### PASSAGE FOURNI
^^^^

Voir aussi imparfait / passé composé.


----------



## JanDvorak

Je vous remercie !


----------



## k@t

Bonjour, 

Le passé composé peut exprimer la répétition, mais puisque -  contrairement à l’imparfait – il ne contient pas en lui-même cette idée, il est nécessaire de lui adjoindre un terme qui active cette notion, ce qui est le cas de _chaque fois_, mais non de _dès que_.

_Quand / Dès qu'il rentrait de son voyage d'affaires, il nous emmenait au restaurant._
> itératif.
_Quand / Dès qu'il est rentré de son voyage d'affaires, il nous a emmené au restaurant._
> semelfactif.

_Chaque fois qu’il rentrait de son voyage d'affaires, il nous emmenait au restaurant._
> itératif
_Chaque fois qu’il est rentré de son voyage d'affaires, il nous a emmenés au restaurant._
> itératif.

Avec l’imparfait, la présence ou non de _chaque fois_ ne me semble pas changer grand-chose.


Les deux temps sont donc également possibles (il faudra peut-être affiner ce point en fonction du type de verbe, de la simultanéité ou non des procès de la principale et de la subordonnée, etc. D’ailleurs _rentrer_ n’est peut-être pas le meilleur choix, en raison de son aspect d’accompli du présent au passé composé, ce qui pourrait entrainer une ambiguïté ? Normalement, la présence de _chaque fois_ devrait annuler cet aspect d’accompli du présent, mais l’analyse de maitre C. laisse supposer que ce n’est pas si évident que ça), et le passé composé peut tout autant que l’imparfait évoquer une période révolue / détachée du présent. Prenons un autre verbe que _rentrer_.

_L'été dernier, chaque fois qu’il se baignait, il se faisait piquer par des méduses.
L'été dernier, chaque fois qu’il s’est baigné, il s’est fait piquer par des méduses.

À cette époque, chaque fois qu'il parlait, il se faisait huer.
À cette époque, chaque fois qu'il a parlé, il s'est fait huer._
(Bon, l'exemple est construit, et n'est pas hyper naturel.)

Avec l’imparfait, le procès est vu depuis le passé, avec le passé composé, depuis le présent.

^^^^

### LIGNES EXTRAITES
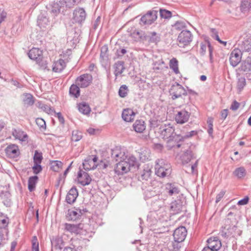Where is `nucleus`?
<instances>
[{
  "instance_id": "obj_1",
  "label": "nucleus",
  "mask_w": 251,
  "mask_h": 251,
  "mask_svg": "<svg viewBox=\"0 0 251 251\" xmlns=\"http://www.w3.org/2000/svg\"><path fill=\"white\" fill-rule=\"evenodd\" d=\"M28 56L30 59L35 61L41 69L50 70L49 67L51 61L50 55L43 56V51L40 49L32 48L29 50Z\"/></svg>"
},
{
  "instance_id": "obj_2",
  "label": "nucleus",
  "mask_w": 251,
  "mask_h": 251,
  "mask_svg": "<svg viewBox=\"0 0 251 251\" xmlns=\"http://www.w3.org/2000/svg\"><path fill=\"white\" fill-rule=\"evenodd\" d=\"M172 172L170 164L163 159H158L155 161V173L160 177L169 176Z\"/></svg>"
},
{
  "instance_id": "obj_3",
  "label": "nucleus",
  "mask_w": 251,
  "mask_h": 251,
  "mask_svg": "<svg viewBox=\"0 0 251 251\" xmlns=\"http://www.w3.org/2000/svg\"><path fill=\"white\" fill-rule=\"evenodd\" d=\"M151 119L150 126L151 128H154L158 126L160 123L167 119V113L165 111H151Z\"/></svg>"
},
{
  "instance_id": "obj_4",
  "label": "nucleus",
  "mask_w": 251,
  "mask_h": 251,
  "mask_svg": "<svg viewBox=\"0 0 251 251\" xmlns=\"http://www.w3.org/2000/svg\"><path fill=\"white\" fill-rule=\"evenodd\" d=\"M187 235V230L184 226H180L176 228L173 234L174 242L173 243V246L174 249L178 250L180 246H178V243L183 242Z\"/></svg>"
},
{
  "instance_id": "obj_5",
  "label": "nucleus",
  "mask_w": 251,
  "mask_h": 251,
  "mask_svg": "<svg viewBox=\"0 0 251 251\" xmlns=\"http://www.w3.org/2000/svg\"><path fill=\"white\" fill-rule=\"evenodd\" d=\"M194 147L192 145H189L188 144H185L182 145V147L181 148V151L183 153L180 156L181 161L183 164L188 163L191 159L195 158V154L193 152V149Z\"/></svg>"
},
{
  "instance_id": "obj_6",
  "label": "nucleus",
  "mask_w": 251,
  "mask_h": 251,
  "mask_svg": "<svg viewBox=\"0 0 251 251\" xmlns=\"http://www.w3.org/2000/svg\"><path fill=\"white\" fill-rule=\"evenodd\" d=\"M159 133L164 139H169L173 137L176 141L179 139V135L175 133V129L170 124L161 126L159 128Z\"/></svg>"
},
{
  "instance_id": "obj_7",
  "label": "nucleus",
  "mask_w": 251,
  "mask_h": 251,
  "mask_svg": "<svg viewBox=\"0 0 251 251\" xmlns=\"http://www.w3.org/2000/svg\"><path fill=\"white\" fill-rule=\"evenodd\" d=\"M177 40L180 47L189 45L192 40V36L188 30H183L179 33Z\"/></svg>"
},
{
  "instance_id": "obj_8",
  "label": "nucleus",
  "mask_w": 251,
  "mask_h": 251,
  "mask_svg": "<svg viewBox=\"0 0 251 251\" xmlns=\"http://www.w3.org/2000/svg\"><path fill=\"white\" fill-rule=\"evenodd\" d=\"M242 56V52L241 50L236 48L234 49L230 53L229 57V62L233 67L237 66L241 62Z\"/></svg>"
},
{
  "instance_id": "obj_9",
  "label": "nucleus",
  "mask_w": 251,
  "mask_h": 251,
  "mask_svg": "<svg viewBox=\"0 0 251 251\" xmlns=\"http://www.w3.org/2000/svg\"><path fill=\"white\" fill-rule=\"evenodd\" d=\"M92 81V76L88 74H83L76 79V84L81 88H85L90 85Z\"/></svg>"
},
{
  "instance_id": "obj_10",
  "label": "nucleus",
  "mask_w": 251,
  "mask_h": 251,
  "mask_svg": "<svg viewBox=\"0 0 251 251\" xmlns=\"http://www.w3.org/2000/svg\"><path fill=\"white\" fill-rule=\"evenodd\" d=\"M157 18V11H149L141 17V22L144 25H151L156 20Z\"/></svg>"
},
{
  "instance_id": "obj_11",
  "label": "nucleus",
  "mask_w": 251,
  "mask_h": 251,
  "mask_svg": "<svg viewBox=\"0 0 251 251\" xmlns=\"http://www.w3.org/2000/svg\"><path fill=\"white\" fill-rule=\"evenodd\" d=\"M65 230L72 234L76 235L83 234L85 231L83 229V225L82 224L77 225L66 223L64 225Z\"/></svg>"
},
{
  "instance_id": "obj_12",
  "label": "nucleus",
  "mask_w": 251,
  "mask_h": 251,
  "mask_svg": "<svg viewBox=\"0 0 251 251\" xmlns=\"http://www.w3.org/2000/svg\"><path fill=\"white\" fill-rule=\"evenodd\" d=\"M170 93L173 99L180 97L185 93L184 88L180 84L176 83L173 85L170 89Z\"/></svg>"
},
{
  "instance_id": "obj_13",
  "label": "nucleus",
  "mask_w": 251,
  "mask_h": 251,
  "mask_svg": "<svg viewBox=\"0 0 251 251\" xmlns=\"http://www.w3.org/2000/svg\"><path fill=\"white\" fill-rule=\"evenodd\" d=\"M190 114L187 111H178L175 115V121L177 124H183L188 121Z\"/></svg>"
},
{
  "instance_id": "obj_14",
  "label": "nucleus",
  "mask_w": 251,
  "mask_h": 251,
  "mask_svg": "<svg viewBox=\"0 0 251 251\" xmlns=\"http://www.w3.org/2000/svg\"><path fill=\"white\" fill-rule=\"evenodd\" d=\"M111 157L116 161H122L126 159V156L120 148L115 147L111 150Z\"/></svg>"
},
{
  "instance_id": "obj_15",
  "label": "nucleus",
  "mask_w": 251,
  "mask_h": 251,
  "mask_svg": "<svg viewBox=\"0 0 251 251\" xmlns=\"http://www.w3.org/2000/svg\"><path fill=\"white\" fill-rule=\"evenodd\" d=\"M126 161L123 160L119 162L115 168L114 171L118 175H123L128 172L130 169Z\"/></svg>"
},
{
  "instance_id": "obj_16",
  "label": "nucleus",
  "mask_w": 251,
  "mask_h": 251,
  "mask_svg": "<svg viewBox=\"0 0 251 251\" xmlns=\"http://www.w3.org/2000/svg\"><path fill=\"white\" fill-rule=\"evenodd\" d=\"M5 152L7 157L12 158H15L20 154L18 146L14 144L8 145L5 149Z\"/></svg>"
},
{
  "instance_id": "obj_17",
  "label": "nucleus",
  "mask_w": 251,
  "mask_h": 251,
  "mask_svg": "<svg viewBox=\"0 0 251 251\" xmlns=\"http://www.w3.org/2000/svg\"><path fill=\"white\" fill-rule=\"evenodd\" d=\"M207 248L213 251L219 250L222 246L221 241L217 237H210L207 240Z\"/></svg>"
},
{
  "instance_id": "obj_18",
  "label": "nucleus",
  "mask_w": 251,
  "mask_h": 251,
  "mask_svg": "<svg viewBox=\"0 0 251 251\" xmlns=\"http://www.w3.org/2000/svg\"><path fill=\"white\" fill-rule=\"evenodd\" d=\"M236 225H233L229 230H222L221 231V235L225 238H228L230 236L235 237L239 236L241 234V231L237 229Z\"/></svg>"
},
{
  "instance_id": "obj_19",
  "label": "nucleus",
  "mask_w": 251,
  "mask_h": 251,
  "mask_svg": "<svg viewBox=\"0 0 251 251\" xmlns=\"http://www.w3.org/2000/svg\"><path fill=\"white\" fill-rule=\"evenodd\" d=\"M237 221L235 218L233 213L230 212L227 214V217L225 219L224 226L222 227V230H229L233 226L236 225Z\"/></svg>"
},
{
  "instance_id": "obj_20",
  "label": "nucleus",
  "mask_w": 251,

^^^^

### CONSIGNE
D'après le passage sur l'imparfait et le passé composé, pourquoi faut-il ajouter un terme comme « chaque fois » au passé composé pour exprimer la répétition ? Répondez en une à trois phrases. Appuyez-vous uniquement sur le passage.

### RÉSULTAT DE L'EXERCICE
Contrairement à l'imparfait, le passé composé ne contient pas en lui-même l'idée de répétition. Il faut donc lui adjoindre un terme qui active cette notion, ce que fait « chaque fois », mais pas « dès que ».